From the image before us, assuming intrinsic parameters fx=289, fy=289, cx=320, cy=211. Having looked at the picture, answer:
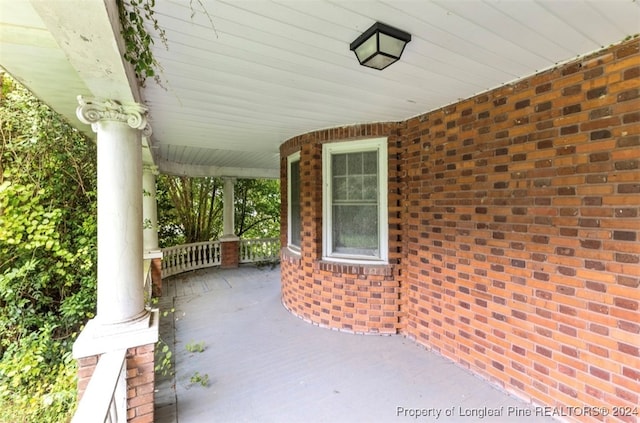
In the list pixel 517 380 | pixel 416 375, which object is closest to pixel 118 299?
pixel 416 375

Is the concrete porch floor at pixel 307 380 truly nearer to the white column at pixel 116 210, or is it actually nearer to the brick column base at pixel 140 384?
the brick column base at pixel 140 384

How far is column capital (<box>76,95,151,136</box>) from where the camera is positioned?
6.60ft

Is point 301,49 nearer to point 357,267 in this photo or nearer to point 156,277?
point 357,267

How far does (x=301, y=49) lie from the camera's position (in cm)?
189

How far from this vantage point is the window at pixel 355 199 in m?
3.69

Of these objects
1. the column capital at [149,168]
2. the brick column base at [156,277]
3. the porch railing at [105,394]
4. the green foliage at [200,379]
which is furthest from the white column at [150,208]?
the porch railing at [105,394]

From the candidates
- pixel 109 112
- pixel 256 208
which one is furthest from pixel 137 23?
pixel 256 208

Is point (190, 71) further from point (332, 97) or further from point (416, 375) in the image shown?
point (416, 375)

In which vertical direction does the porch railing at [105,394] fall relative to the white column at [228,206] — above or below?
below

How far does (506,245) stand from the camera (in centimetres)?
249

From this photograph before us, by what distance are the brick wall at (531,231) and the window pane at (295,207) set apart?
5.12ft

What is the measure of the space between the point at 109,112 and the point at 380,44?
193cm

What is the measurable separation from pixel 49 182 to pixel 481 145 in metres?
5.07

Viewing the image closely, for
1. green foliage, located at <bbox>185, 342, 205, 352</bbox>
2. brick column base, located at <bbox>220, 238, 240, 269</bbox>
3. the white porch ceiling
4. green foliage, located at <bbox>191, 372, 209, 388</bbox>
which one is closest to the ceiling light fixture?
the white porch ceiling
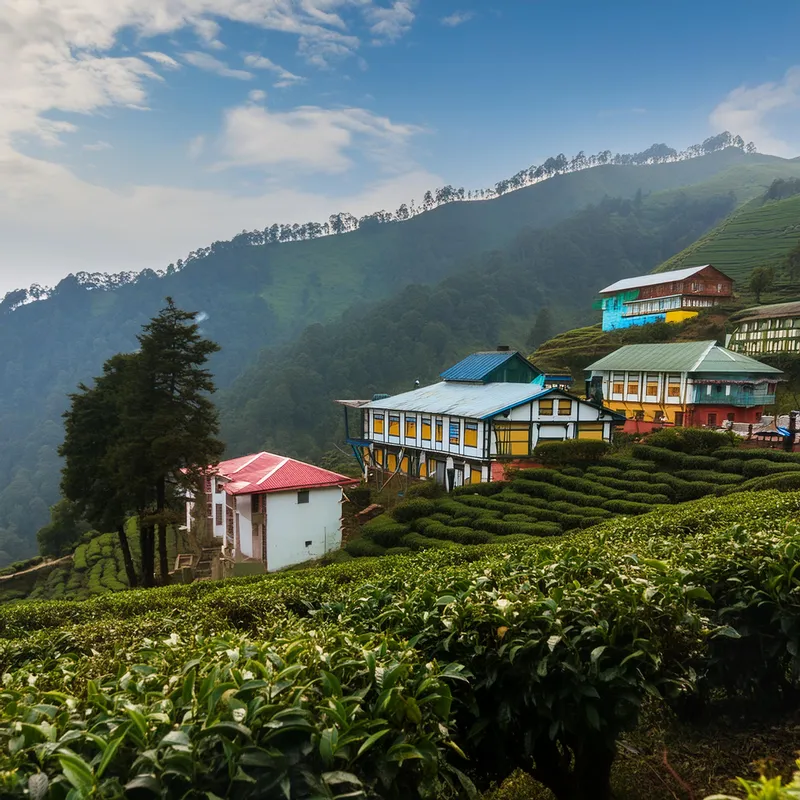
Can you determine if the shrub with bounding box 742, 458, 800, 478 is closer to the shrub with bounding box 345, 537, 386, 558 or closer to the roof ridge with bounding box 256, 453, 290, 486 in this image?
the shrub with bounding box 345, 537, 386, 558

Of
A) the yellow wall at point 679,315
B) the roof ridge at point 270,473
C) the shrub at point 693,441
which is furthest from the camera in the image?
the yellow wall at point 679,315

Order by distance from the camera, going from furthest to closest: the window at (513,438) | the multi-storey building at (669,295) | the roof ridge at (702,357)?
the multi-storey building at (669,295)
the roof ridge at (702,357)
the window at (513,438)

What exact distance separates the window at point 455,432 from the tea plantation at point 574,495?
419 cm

...

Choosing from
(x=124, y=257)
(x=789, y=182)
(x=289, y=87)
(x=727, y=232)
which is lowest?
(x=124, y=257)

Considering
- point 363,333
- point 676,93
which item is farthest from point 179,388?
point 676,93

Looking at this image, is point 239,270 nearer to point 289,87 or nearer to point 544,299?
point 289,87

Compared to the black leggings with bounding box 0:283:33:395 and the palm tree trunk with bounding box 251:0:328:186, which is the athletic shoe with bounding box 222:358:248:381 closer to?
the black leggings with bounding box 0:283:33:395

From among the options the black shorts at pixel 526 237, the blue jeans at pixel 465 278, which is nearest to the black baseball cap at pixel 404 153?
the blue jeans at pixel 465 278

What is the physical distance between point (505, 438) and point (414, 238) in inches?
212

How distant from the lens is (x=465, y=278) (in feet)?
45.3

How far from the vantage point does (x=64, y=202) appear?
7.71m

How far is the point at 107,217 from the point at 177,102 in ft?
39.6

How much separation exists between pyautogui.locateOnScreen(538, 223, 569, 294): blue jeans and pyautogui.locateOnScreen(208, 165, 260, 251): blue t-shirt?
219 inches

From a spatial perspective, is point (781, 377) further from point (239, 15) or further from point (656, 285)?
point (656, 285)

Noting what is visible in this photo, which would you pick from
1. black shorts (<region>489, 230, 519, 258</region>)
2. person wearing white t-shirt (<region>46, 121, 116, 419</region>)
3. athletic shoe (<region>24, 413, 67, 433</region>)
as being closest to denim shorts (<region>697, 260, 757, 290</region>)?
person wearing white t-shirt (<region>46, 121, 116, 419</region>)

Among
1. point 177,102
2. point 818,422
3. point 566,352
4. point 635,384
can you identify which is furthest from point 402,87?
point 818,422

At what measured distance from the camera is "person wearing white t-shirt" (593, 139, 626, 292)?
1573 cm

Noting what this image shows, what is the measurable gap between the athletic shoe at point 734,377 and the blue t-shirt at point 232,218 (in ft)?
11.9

YOUR INSTRUCTIONS: Count how many lines of the listing above contain the string "shorts". Case counts, and the answer is the number alone.

THE SOLUTION: 3